Cuando era capitán, Pamir había entablado amistad con un alienígena muy extraño. Y en esa nave ser extraño no era tan fácil. Era una entidad gaiana, un cuerpo humanoide pequeño, engañosamente normal y con una capacidad secreta para cubrir cualquier mundo con su propio ser. Su carne podía crecer a toda velocidad, formar árboles, animales y masas de hongos, todos unidos por una única conciencia. La criatura era un refugiado. Había perdido su hogar a manos de un segundo gaiano. Y cuando ese archienemigo subió a bordo, estalló una guerra a gran escala que con el tiempo destruyó una costosa instalación, además de los restos de la carrera de Pamir.

La lucha de los gaianos terminó en un agotado empate, pero su odio seguía ardiendo.

En sus mejores días Pamir era un hombre difícil, pero tenía el don de ver lo mejor en el interior de cualquier desastre dejado por imposible. Volvió un láser contra ambos gaianos y conservó solo el tejido justo para permitirles comenzar de nuevo. Luego, utilizó su propia carne para crear un hijo que aprovechó lo mejor de ambos alienígenas. Y como Washen era amiga de Pamir y porque era lo correcto, fue ella la que crió al Hijo. Ese fue el nombre que le dio. El Hijo. Como cualquier madre lo protegió y le enseñó lo que tenía que saber, y cuando creció y se hizo demasiado poderoso para permanecer a bordo de la Gran Nave, lo abrazó, lo besó y lo envió a un planeta vacío donde podría vivir solo y enderezar antiguos errores.

Era como si el Hijo estuviera sentado allí, con ellos, escuchando a su madre, que contaba historias orgullosas e historias felices; y con un poco de suerte podría sentir lo extraordinario que era ver a su padre llorar de alegría.

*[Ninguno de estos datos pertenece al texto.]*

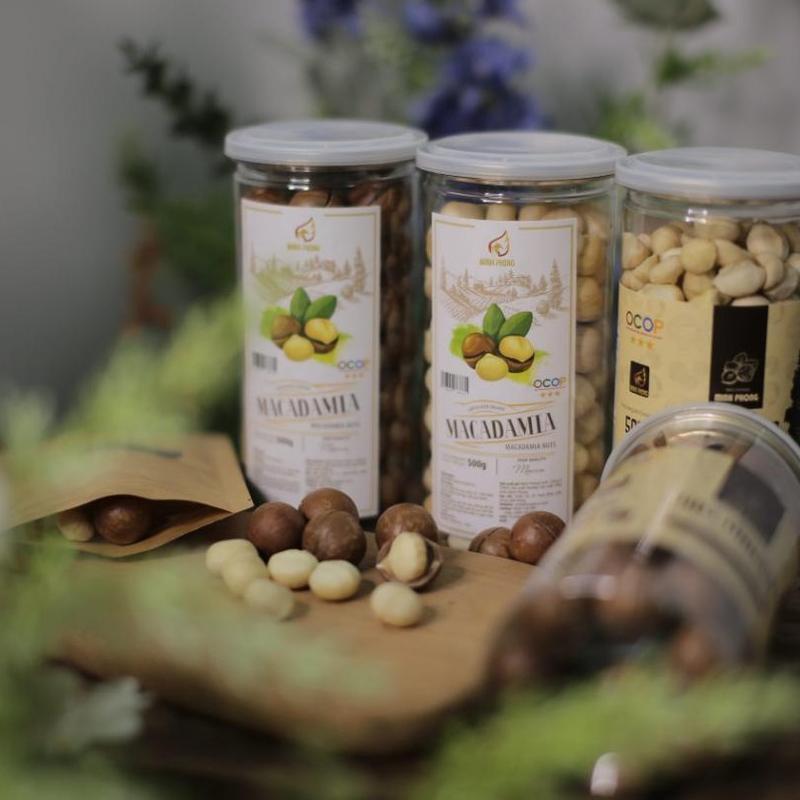 Nhân Hạt Mắc Ca Vỡ Đôi - 500g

Pamir lloraba como un capitán. En silencio, siempre bajo control. Luego se secó los ojos con unos dedos grandes y se armó con una sonrisa triste mientras miraba a su vieja amiga durante demasiado tiempo y lo leía todo en sus ropas y su rostro, y en cómo se sentaba con la espalda apoyada en la pared más alejada de aquel lóbrego local.

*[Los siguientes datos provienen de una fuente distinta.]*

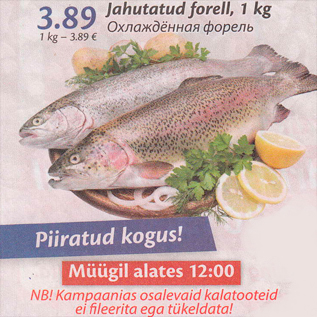 Allahindlus - Jahutatud forell, 1 kg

—¿Eres como yo? —preguntó al fin. Washen no le contó nada.

El hombre estiró una mano gruesa, una mano fuerte, sin hacer un gran esfuerzo, y la acarició a través de la manga de su blusa de seda. Luego, en voz baja y firme, con toda certeza, dijo:

—No. No eres como yo. Es bastante obvio.

La mujer sacudió la cabeza.

—No me buscan porque sea una delincuente, si es eso a lo que te refieres.

—¿Y quién lo es? —preguntó él. Luego añadió con una carcajada—: Jamás he conocido a un auténtico criminal. Pregúntale al peor sociópata si lo es y te dirá que no. Hablan mucho sobre buenas razones y malas circunstancias, y la injusticia de su suerte.

—¿Es eso de lo que hablas tú? —inquirió ella.

La amplia sonrisa se reforzó.

—Sin parar.

—¿Has oído algo? ¿Se ha desvanecido algún otro capitán?

—No —respondió él—. No. No he oído nada.

Ella le miró las manos.

—¿Sabes tú si se han ido, Washen?

Cautelosos, los ojos de la mujer no traicionaron nada.

—Pero podríais desvaneceros todos y no lo notaríamos. —Pamir lanzó una profunda carcajada al añadir—: Y no nos importaría. En absoluto.

—¿Ah, no?

Una risa más suave.

—Es mucho lo que aprendes viviendo cualquier vida que no sea la de capitán —se explicó—. Entre todas esas grandes lecciones, aprendes que los capitanes no son tan importantes como os decís que sois. No en la rutina diaria de la nave, y tampoco cuando se trata de esos temas tan grandes, lentos e inmensos.